## Document text
[Start of Attachment]

Breast cancer affects one in nine women. Aims of the treatment are both the radical removal of the tumor and the reconstruction of an aesthetically acceptable breast. The reconstructive step should be initiated during the same procedure of tumor removal, in order to provide for a better result, to reduce the incidence of depression and provide for a mental well-being.

The reconstructive procedure depends on the oncological removal and could be summarized in the two following categories:

  • lumpectomy / quadrantectomy
  • mastectomy


Lumpectomy - quadrantectomy


This surgery consists in the removal of the tumoral nodule with a safety margin. In some cases radiotherapy is indicated. Plastic Surgery could be effectively performed with two aims:

  • Remodeling of the gland. This procedure aims to reshape the residual mammary gland and avoid profile irregularities
  • when breast ptosis or hypertrophy is observed, the removal of the tumor could be effectively associated to a breast lift or reduction.




This procedure consists in the removal of the mammary gland with or without the nipple-areola complex. Breast reconstruction could be performed mainly in two ways:


  • Reconstruction with expander and silicone implant. This is the common reconstruction technique and is indicated when radiotherapy has not been performed. This procedure consists in the placement of a special breast expander below the pectoralis major muscle. A expander is a special implant that can be inflated with saline solution through a special integrated valve on its surface. The expander is inserted almost empty. Two weeks after the procedure the surgeon inflates the expander with a needle percutaneously every week until a satisfactory volume is achieved (usually the expansion lasts two or three months). When the desired volume is obtained, the expander is removed and a definitive silicone implant is placed. The definitive implant has a texture and shape more similar to the natural breast. During the same procedure eventually asymmetries or aesthetic defects among the two breasts can be corrected.

[End of Attachment]

Using the breast reconstruction text, explain in one to three sentences why the reconstructive step should begin during the same procedure that removes the tumor. The entries that come next aren't needed for this work.

## Data provided
[Start of Attachment]

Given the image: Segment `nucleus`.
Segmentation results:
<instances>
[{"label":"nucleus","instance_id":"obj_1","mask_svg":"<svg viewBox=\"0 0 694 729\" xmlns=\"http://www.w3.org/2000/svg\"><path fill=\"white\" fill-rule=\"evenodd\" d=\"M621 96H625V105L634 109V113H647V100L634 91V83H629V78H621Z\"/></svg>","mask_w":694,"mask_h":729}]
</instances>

[End of Attachment]

## Output
Starting reconstruction during the tumor-removal procedure gives a better result. It also reduces the incidence of depression and supports mental well-being.